なぜ青木幹雄は、参議院議員でありながら自民党政治を動かすことができたのか。

ここまで考えると、この問いには最初から少し偏見が含まれていたことに気付く。「参議院議員でありながら」という言葉には、政治の本流は衆議院にあり、参議院議員が大きな力を持つのは例外だという前提があるからだ。

青木の場合、それを逆に考えた方が実態に近い。

青木幹雄は、参議院議員でありながら強かったのではない。ある意味では、参議院議員だったからこそ強くなった。

首相を生み出す衆議院とは別の場所に、首相が無視できない政治集団が存在する。そこには解散がなく、独自の人事と選挙があり、通常の法律案を止めることのできる制度的な力がある。そして、その政治集団をまとめながら、衆議院の派閥とも首相官邸とも地方政治とも話のできる人物が現れた。それが青木幹雄だった。

もちろん、青木型政治には民主政治から見て重大な問題もあった。「5人組」に象徴されるように、有力者同士の非公式な話し合いによって国家の重大な意思決定が進むなら、その過程は国民から見えにくくなる。青木を評価することと、そうした政治手法を肯定することは別の問題である。

それでも、青木の政治力がどこから生まれたのかを考える意味は残る。彼は制度を知り、人間関係を知り、それぞれが直接にはつながらない場所で自分が媒介者になることで力を得た。

政治では、目立つ人物が必ずしも最も重要な人物とは限らない。首相が政策を掲げ、幹事長が党を動かし、国会議員が採決する。その背後では、それぞれの利害を結び付け、対立する者同士を同じテーブルに着かせる役割が必要になる。青木幹雄は長い間、その役割を担っていた。
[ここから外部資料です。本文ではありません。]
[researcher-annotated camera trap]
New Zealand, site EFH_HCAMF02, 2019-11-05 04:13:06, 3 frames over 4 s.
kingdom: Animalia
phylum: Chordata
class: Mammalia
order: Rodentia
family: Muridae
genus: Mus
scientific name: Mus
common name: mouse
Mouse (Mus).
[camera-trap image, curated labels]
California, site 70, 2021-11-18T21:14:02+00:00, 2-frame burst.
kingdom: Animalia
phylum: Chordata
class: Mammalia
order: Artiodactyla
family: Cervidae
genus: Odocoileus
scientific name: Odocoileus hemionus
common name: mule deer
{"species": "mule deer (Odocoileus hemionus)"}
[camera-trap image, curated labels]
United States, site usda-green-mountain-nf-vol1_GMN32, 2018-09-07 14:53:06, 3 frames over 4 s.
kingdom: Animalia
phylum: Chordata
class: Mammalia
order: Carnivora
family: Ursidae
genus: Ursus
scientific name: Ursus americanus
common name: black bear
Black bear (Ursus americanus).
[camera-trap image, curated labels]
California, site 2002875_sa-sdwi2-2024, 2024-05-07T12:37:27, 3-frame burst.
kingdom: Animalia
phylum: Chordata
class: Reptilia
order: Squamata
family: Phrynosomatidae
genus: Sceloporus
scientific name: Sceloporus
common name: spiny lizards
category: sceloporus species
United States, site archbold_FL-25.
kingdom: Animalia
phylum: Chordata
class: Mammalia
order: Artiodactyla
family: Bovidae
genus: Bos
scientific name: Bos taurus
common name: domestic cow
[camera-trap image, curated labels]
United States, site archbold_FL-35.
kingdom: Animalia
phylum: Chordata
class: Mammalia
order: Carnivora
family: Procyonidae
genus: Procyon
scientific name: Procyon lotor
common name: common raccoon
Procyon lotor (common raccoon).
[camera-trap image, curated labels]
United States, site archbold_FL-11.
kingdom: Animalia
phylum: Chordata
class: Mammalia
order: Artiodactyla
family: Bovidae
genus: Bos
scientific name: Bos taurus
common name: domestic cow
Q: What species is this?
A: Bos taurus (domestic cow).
首相官邸の正面玄関に立っていたわけではない。テレビカメラの中央にいたわけでもない。それでも政治家たちが目的地へ向かう途中には、青木のいる細い廊下を通らなければならない場面があった。

その廊下の一つが、参議院だった。

「参院のドン」という呼び名が教えてくれるのは、一人の老人が参議院を支配していたという単純な物語ではない。民主政治の権力は、必ずしも一番高い椅子だけに存在するわけではないということである。

そして2026年、衆議院で巨大な多数を持つ政権ほど、そのことを忘れてはならない。

小泉純一郎ですら、参議院で止まった。

青木幹雄は、その重みをよく知っていた。

参議院を軽く見る政治がもしあるとすれば、それが軽く見ているのは単なる一つの議院ではない。異なる選挙で形成された二つの民意をあえて並立させ、政治を少し不便にすることで権力を抑制しようとする、日本の二院制そのものなのである。